# TASK STATEMENT
In the records below, some lines contain "eyes"; state the number of such lines and nothing else.

[Recorded data]
───
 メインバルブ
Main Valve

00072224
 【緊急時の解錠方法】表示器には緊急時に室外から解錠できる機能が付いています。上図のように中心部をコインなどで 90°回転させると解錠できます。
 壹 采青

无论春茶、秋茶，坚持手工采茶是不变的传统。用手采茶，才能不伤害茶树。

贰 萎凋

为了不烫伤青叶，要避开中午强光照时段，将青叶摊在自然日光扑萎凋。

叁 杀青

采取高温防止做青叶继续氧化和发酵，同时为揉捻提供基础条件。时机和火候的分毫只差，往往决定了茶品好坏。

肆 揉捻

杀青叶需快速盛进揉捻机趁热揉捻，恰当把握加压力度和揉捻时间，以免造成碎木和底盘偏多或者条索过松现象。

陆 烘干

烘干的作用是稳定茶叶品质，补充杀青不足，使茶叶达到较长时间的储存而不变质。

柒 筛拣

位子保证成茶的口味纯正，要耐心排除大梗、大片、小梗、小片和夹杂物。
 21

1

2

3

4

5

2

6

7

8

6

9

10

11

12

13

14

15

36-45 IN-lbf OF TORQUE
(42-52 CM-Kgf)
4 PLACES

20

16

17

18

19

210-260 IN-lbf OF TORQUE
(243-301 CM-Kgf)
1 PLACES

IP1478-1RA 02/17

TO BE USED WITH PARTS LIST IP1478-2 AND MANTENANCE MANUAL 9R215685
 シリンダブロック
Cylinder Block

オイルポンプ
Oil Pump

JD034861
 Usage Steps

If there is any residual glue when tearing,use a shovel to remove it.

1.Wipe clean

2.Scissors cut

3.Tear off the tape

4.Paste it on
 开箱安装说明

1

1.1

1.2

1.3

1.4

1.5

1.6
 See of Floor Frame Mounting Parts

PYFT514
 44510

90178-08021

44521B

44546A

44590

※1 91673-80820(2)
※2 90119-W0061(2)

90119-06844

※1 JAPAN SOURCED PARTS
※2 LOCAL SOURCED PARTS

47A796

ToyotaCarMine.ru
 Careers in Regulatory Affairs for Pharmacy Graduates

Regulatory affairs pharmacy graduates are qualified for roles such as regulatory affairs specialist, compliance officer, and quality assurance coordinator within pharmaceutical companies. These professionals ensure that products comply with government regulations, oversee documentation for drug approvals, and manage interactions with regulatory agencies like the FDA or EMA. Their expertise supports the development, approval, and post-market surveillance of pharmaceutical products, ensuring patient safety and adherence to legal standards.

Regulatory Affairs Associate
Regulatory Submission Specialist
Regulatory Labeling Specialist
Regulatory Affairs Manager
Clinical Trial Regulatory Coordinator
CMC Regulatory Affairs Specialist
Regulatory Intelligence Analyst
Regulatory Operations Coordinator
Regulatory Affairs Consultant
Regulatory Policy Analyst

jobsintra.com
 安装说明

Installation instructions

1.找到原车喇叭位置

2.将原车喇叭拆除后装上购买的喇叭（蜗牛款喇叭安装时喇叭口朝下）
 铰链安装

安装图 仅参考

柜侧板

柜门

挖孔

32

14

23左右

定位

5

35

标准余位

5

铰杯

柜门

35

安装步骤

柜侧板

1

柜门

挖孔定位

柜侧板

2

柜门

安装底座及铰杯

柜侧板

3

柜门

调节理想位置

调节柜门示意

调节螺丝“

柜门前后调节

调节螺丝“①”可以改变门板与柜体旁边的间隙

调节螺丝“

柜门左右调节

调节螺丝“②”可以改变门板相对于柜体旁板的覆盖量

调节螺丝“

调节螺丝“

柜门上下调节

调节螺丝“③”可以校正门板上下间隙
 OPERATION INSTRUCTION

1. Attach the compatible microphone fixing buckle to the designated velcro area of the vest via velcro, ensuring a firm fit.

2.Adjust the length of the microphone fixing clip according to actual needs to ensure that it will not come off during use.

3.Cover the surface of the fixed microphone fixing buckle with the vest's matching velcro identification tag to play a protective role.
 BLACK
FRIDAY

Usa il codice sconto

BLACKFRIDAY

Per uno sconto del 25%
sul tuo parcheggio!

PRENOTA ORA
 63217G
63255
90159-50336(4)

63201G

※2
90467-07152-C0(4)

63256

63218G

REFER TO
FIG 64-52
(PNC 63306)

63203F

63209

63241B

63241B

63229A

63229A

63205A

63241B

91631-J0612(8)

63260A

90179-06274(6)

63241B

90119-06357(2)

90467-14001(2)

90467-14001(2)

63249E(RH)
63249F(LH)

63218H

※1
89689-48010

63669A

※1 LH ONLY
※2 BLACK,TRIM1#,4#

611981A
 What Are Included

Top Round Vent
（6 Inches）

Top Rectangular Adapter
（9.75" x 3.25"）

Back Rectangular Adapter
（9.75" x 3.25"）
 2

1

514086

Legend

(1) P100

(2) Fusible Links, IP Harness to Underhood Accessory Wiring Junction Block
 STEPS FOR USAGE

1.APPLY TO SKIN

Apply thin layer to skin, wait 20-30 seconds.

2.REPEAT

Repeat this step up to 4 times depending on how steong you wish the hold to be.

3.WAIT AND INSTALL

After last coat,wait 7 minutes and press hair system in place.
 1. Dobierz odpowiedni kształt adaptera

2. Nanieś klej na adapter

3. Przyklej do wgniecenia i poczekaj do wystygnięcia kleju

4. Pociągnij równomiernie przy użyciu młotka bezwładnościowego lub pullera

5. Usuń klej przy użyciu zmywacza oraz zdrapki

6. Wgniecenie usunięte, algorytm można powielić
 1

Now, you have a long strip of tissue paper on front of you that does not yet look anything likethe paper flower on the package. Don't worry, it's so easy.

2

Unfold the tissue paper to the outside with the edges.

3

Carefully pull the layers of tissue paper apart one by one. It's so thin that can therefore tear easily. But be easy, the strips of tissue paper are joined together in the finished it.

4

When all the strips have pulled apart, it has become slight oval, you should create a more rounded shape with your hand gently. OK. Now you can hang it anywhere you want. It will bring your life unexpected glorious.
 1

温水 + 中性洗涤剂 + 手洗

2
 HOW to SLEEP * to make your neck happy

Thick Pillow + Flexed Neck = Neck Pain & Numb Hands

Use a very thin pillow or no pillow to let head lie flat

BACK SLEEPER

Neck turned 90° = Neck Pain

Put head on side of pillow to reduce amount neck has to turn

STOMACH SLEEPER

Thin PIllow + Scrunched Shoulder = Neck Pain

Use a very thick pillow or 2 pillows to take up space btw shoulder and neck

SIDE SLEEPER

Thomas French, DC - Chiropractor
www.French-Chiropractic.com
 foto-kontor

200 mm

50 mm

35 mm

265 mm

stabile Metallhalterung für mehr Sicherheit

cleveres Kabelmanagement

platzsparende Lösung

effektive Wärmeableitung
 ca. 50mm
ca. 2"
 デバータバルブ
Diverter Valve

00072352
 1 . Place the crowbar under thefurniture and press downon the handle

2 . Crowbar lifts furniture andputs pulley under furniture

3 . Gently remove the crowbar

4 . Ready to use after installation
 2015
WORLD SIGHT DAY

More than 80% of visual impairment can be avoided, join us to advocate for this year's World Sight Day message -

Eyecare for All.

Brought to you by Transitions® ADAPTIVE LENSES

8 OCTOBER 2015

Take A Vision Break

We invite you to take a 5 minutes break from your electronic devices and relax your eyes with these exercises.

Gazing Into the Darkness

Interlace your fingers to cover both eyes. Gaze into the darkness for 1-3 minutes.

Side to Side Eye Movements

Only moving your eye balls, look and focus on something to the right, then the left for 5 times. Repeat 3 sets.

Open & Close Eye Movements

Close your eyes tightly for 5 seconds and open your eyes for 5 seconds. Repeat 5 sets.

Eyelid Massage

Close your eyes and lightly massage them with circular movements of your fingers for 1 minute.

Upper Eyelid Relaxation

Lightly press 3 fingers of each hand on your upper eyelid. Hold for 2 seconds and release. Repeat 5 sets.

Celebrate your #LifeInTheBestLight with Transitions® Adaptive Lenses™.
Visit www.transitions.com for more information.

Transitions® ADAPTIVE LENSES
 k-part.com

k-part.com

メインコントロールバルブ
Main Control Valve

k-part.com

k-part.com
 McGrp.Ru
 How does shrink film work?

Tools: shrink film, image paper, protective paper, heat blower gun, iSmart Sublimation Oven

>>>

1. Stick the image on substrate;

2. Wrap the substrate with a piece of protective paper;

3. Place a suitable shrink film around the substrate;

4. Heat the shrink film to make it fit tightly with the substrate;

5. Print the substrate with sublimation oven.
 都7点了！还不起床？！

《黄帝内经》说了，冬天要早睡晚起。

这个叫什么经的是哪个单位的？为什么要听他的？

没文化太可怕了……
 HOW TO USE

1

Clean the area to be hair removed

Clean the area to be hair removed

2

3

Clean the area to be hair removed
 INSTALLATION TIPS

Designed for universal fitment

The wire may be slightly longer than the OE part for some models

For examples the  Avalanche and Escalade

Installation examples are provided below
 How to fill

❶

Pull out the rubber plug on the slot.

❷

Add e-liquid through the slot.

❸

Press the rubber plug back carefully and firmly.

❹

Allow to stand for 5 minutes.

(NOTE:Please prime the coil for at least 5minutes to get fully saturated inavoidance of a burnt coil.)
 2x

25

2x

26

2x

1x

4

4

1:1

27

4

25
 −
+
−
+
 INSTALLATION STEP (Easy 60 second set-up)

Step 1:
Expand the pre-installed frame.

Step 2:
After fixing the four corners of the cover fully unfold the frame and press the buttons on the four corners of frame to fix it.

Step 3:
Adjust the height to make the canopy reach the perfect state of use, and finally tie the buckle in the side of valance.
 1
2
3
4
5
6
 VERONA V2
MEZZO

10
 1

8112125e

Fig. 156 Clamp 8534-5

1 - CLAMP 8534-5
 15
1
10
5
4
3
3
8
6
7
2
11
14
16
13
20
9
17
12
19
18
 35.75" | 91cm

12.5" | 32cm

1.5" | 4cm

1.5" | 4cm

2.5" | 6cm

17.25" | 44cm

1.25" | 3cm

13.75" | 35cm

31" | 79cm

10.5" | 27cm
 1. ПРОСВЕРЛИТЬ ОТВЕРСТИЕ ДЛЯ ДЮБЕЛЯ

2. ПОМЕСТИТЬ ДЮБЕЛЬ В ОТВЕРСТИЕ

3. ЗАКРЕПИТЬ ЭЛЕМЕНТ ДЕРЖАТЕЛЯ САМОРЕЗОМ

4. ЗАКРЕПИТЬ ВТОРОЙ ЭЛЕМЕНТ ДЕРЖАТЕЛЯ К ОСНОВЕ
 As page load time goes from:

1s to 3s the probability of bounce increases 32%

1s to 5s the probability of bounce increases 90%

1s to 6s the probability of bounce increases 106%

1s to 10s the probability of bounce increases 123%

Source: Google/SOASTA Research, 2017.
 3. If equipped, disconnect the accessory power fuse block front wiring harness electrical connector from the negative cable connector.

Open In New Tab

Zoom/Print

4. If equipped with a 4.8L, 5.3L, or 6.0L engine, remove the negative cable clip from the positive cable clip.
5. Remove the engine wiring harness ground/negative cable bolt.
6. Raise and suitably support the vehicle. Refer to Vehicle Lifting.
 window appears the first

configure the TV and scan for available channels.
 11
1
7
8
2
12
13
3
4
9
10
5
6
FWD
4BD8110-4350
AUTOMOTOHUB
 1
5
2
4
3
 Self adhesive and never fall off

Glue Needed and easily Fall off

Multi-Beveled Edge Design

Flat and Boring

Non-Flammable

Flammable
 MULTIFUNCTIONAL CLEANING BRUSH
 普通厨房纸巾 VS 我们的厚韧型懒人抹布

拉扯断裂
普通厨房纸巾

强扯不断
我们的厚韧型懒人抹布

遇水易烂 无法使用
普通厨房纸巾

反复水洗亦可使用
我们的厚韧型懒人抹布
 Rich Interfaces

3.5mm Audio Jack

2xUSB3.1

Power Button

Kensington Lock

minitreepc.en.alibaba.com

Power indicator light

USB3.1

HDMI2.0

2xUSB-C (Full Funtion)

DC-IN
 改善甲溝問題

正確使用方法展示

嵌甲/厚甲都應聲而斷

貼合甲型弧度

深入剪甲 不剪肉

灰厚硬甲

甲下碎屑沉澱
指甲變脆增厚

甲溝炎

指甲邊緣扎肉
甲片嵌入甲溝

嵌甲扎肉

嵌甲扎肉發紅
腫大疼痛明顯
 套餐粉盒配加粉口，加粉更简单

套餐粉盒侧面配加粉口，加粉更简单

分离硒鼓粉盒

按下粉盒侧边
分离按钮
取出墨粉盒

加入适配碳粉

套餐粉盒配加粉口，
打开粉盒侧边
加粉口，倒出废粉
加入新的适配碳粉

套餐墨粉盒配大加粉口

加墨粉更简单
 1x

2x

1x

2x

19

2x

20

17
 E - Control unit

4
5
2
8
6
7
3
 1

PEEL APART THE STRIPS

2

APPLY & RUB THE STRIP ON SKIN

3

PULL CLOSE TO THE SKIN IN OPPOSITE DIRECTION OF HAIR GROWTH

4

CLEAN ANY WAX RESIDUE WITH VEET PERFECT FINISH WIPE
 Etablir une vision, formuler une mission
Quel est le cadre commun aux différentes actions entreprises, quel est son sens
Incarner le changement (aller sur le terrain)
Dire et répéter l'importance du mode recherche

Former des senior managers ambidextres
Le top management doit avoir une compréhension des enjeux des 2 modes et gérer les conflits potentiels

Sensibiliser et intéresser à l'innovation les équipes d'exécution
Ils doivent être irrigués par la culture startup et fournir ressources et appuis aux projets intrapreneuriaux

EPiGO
───
# OUTPUT
4